• _EXERCISE DETAILS_:
Every line that includes the word "directional" needs to be copied from the listing.

• _RECORD EXTRACTS_:
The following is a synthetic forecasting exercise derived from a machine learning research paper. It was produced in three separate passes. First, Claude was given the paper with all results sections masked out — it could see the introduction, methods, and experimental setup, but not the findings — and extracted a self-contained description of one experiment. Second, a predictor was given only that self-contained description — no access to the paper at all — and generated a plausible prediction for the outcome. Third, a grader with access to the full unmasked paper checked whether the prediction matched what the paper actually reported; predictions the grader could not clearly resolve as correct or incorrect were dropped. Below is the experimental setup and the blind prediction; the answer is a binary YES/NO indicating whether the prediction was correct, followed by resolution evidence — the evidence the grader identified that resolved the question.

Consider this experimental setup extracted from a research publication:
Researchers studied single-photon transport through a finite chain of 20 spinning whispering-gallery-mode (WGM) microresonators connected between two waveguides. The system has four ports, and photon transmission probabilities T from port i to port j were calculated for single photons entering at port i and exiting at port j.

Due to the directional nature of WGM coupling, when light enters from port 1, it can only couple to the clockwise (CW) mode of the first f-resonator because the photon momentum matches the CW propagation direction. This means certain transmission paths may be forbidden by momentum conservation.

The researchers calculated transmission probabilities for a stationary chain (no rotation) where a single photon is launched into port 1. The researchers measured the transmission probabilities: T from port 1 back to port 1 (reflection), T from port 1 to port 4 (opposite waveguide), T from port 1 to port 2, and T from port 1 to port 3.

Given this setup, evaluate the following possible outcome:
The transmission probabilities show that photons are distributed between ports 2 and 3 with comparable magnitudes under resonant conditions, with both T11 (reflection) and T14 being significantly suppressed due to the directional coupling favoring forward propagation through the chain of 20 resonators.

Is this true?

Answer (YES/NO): NO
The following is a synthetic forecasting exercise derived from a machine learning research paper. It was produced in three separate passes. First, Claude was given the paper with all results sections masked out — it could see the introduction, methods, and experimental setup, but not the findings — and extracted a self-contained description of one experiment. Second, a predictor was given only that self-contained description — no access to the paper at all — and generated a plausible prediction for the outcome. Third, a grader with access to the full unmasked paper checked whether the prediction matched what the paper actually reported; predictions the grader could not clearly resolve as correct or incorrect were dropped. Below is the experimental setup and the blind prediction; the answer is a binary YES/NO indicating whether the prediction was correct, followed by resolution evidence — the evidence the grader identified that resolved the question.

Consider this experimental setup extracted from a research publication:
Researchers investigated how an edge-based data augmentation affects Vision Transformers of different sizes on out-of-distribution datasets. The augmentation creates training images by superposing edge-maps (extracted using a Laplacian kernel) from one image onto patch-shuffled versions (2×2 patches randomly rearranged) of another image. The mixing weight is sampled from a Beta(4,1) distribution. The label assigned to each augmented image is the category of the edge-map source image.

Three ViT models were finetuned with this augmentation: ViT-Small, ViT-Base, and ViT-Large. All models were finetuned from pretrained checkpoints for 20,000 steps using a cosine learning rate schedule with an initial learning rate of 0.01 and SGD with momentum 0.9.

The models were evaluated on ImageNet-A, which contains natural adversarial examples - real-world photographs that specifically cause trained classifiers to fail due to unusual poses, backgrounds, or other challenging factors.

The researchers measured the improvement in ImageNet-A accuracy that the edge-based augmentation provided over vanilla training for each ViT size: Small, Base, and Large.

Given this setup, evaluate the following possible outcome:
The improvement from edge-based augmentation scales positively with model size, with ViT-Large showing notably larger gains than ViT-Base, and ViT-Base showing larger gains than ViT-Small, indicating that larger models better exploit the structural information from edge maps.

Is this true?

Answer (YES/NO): NO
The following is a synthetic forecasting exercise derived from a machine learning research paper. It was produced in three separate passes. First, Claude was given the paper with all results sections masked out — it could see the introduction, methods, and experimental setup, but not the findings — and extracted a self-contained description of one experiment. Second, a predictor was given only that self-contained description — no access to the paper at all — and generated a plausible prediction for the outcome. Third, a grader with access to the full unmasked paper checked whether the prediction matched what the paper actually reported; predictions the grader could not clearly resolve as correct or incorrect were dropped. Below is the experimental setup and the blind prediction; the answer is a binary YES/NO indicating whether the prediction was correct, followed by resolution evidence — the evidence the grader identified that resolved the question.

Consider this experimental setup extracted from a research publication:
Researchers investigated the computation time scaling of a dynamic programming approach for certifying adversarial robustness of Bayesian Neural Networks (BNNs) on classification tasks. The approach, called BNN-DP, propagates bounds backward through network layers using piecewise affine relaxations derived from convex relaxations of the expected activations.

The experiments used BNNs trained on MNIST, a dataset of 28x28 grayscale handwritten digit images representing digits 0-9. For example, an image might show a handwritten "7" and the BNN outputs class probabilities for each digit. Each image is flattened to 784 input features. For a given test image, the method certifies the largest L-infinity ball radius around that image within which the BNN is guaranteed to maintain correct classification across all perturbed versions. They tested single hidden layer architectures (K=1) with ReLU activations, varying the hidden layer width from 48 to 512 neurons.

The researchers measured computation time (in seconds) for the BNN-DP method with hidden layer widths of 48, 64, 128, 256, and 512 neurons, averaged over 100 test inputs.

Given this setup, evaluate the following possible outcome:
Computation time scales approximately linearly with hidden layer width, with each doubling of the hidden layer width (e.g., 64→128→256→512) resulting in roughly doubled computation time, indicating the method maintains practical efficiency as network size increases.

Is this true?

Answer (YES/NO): NO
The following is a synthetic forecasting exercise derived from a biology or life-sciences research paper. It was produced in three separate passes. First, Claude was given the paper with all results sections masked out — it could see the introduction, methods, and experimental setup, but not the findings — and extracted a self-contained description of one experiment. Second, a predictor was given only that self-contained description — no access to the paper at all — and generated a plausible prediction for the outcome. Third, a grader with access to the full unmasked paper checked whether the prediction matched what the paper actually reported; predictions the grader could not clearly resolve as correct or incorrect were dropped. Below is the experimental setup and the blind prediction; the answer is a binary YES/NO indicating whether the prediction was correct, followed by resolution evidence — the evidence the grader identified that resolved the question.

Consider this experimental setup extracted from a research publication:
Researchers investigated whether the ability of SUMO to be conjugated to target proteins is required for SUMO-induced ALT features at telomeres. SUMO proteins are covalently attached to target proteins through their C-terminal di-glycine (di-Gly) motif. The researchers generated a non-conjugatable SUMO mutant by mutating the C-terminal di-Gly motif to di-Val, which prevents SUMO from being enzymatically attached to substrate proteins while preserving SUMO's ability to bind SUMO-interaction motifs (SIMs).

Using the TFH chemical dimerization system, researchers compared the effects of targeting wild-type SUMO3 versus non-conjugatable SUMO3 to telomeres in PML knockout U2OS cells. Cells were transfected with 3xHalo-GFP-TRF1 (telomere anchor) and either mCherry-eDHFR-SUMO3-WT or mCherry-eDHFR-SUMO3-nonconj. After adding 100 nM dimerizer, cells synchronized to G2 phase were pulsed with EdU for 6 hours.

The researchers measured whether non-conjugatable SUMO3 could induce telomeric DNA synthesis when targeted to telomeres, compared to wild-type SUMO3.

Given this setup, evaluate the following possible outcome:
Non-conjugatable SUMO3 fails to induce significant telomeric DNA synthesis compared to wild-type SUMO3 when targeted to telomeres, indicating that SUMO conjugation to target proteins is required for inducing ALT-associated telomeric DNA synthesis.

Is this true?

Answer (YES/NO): YES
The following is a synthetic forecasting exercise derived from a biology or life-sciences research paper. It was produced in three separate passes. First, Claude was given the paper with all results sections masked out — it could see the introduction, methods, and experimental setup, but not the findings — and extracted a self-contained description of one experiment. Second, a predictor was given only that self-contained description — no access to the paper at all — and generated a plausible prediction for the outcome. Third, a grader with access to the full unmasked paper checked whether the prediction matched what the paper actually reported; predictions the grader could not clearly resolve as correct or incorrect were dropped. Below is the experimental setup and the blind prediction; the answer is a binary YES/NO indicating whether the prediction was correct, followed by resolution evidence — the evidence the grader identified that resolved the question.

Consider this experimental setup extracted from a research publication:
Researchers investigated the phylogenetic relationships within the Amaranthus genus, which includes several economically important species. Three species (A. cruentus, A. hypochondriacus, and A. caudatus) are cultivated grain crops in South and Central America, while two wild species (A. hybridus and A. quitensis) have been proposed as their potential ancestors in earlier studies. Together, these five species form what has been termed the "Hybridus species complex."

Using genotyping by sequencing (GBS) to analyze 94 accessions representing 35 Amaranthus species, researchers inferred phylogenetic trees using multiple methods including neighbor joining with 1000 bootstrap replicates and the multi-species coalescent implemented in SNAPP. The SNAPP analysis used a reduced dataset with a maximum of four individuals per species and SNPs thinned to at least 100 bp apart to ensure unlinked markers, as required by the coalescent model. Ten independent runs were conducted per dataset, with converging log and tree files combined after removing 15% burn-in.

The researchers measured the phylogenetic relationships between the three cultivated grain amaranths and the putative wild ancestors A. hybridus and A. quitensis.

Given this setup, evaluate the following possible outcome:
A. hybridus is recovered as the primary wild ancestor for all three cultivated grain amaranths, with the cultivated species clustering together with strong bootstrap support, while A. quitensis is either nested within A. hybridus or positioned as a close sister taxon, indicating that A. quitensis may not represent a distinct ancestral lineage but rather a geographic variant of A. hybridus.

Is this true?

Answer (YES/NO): NO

• _EXERCISE RESPONSE_:
Due to the directional nature of WGM coupling, when light enters from port 1, it can only couple to the clockwise (CW) mode of the first f-resonator because the photon momentum matches the CW propagation direction. This means certain transmission paths may be forbidden by momentum conservation.
The transmission probabilities show that photons are distributed between ports 2 and 3 with comparable magnitudes under resonant conditions, with both T11 (reflection) and T14 being significantly suppressed due to the directional coupling favoring forward propagation through the chain of 20 resonators.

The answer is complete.